Your tasks:
(a) In the post below about working in childcare, how many years has the writer worked in that field?
(b) Continue the post about working in childcare, found below, from its last sentence.

Extracted text:
________________________________________

I apologize in advance if I ramble on. I have a lot of thoughts going on in my head and I'm trying to straighten them out. I'm really sorry if this gets long. I hope you can understand what's going on in my head. lol
I work in childcare. I have for 16 years. I don't mean to brag, but I am very good at what I do. I have worked mainly with infants during the years, minus the first couple years when I worked with toddlers and preschoolers. I just prefer that age group, specifically 6/9-18 month olds. I just love them and they give me so much joy in my life.
Through the years I have worked in quite a few different daycare centers. It's part of this field. A few years ago a lady hired me to start up an infant room in a new church based center. She didn't work there for very long before she moved on (I can't remember the exact circumstances behind her leaving) but I ended up working there for almost 3 years. I ended up leaving b/c they hired a director that I had worked with in the past and I did not agree with her ethics, among other things. I left back in mid 2006.
Back this past September I started working at a brand new state of the art childcare center that was owned and ran by a gal I went to high school with. I worked there from the very first day it opened. I LOVED working there. It was one of the few times I have actually been excited to go to work, I loved just about everyone I worked with, especially my main co-teacher that worked in the room with me. We just meshed and most of the time we didn't even need to speak to each other, we just did our thing and our room ran perfectly smooth. All of the parents loved us.
Out of nowhere I get a call from my past boss saying that she helped open a new church based center in the church she belongs to and was wondering if I would be willing to come be her lead infant teacher. It is kind of a Montessori and Waldorf combination based center. I've worked in both and love both of them. She offered me slightly more pay than what I was currently making at the time. I decided to at least go talk to her and check out the center.

________________________________________

Dataset content:
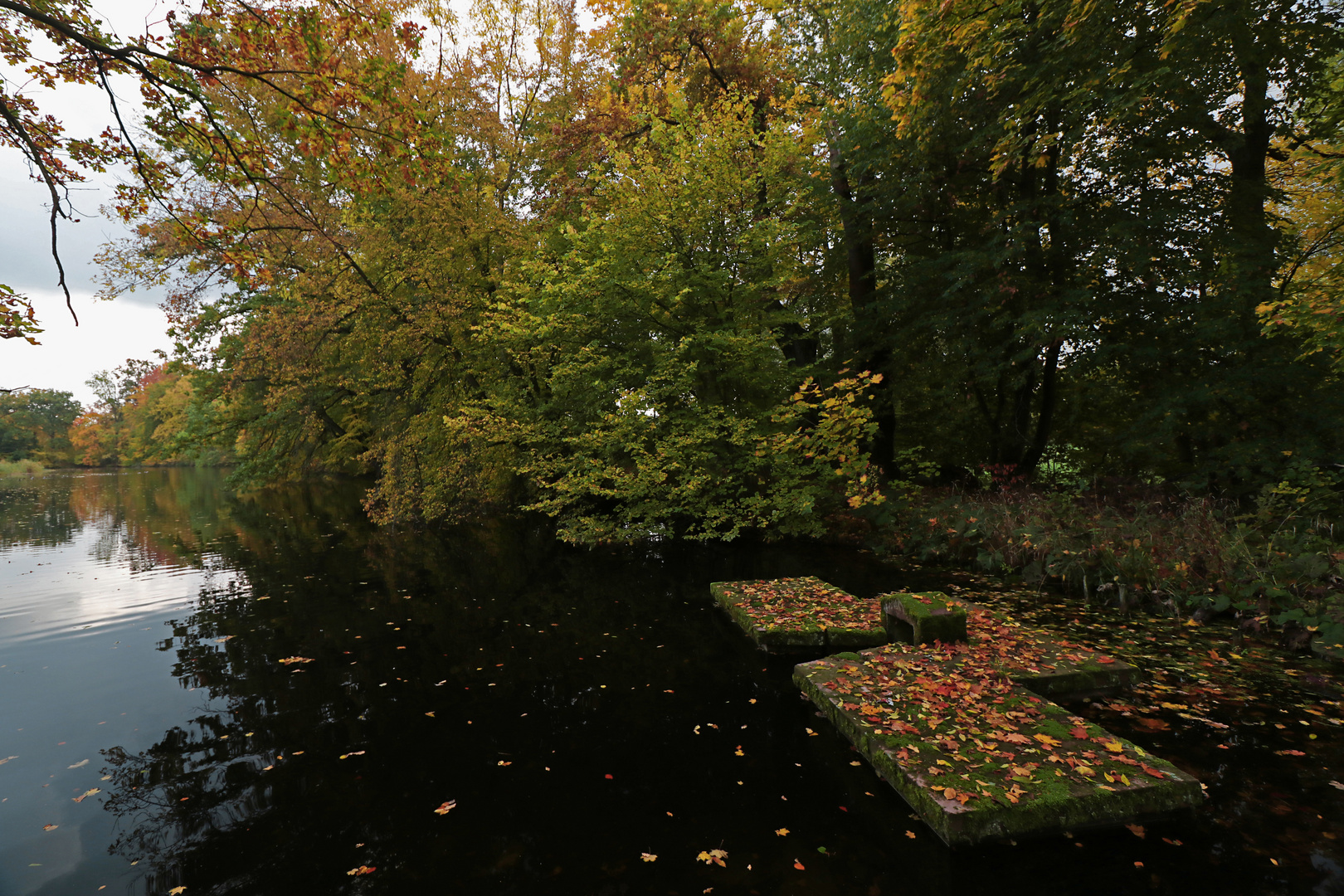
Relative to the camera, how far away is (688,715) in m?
5.24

________________________________________

Solved tasks:
(a) 16 years.

(b)
I can't say exactly why I decided to take the job. Maybe I thought they needed me more than the current place did? I think mostly it was b/c finally I would be a "lead" teacher. Even though I have so much experience, b/c I don't have a degree most places wouldn't hire me as a lead teacher. I accepted the job and gave notice to my current employer on a Thursday (I posted my resignation letter here, if any of you recall). That weekend my current boss called me up and offered me quite a bit more pay plus a lead teacher position covering both infant rooms if I would stay. I told her I would think about it. On Monday I called up my "new" boss and told her the situation and she offered me the same amount. At this point I was very torn and didn't know what to do. Eventually I decided to go ahead and take the new position and told my current boss that although I appreciated her offer I would have to decline. I told her though, that if I hated my new job I would be running right back to her.
B/c of the way things worked out, I only needed to work through the rest of that week. Thursday my son woke up with a fever, so I had to call in that morning, the day before my last day. I, with all intentions, planned to go back for my final day. I took him to the doctor and had a note and everything. The day before (on Wed) my husband came to my work to help me take home most of my belongings b/c he was busy on Thursday and Friday. I needed him to help me b/c some of my things wouldn't fit in my Stratus but he has a Jeep Grand Cherokee. Somehow in the chaos that evening I forgot to take the garbage out with me when I closed. I didn't normally close, but we were low on babies so they just had me do it and had the normal closer not come in. I swear I didn't purposefully forget the trash. I'm a very routine oriented person, and taking out the trash wasn't normally in my routine so it just slipped my mind even though I'm not one to typically forget stuff like that.
Thursday afternoon I get an email from the assistant director telling me that since I had taken my belongings home, that my son was "sick", and the fact that I forgot to take the garbage out (which made the room smell HORRIBLY in the morning btw) she figured I had no intentions of even coming back, so they found someone to work for me on Friday and not to come in. She also told me that I would be notified when my final check came in and it would be held until I dropped off my tshirts and my key card. I was very hurt with the way I was treated, but figured I made the right decision after all.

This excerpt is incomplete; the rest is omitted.